Erstmal nix zu danken. 
Du beziehst Dich sicher auf die Anleitung die ich in dem anderen Thread (hier) verfasst habe.
Ja, ich hab erstmal vergessen, dass im config-file lediglich der Treiber geaendert werden muss und nicht unbedingt fglrxconfig ausgefuerht werden muss.
Hab es dann in 'nem etwas spaeteren Posting erwaehnt.

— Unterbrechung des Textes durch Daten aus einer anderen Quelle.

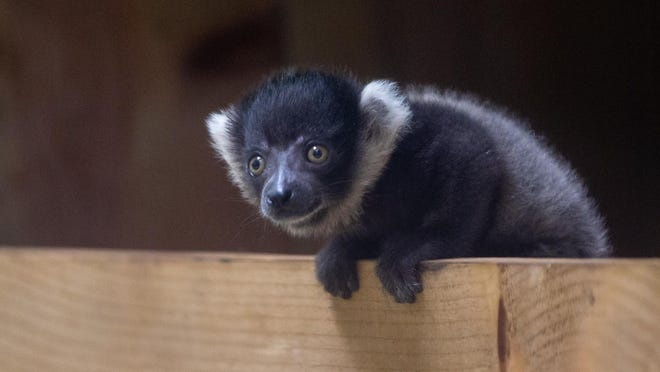 A baby lemur takes some of its first steps outside her box Tuesday at the Topeka Zoo.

Hoffe, dass es jeder der den Treiber nach meiner Anleitung installieren will dort finden kann.
Vielleicht sollte ich es noch als Nachtrag in die Anleitung setzen, damit es nicht uebersehen wird.


----------



## saeckereier (25. Januar 2005)

Hallo,

ich habe da mal eine Frage, du scheinst den Treiber ja zum laufen bekommen zu haben,
ich benutze Slack 10 mit dem Standard X.org ich denke es ist 6.7, kann das Kernelmodul
kompilieren nach der pci_find_class Änderung, nur X startet leider nicht,
weder mit dem Xorg6.8er oder dem X11 4.3 er Treiber, in der Xorg.0.log steht lediglich

> Fatal server error:
> Caught signal 11.  Server aborting

Und im gesamten Bereich darüber sind auch keine (EE) Meldungen,

ich würde mich sehr über Hilfe freuen, falls du noch anderes wissen willst sag Bescheid,
bitte im Thread und nicht per Mail, da ich die Adresse seltenst abrufe


----------



## Dennis Wronka (26. Januar 2005)

Da ich ja auch die Slack 10 hab, mit dem standard X-Server X.org 6.7 werd ich mich mal was damit beschaeftigen, vielleicht krieg ich den Fehler ja reproduziert.
Den Treiber fuer X.org 6.8 hab ich auch ausprobiert, ging nicht. Weiss aber die Fehlermeldung nicht mehr.
Ich hab aber den Treiber fuer XFree86 4.3 erfolgreich laufen.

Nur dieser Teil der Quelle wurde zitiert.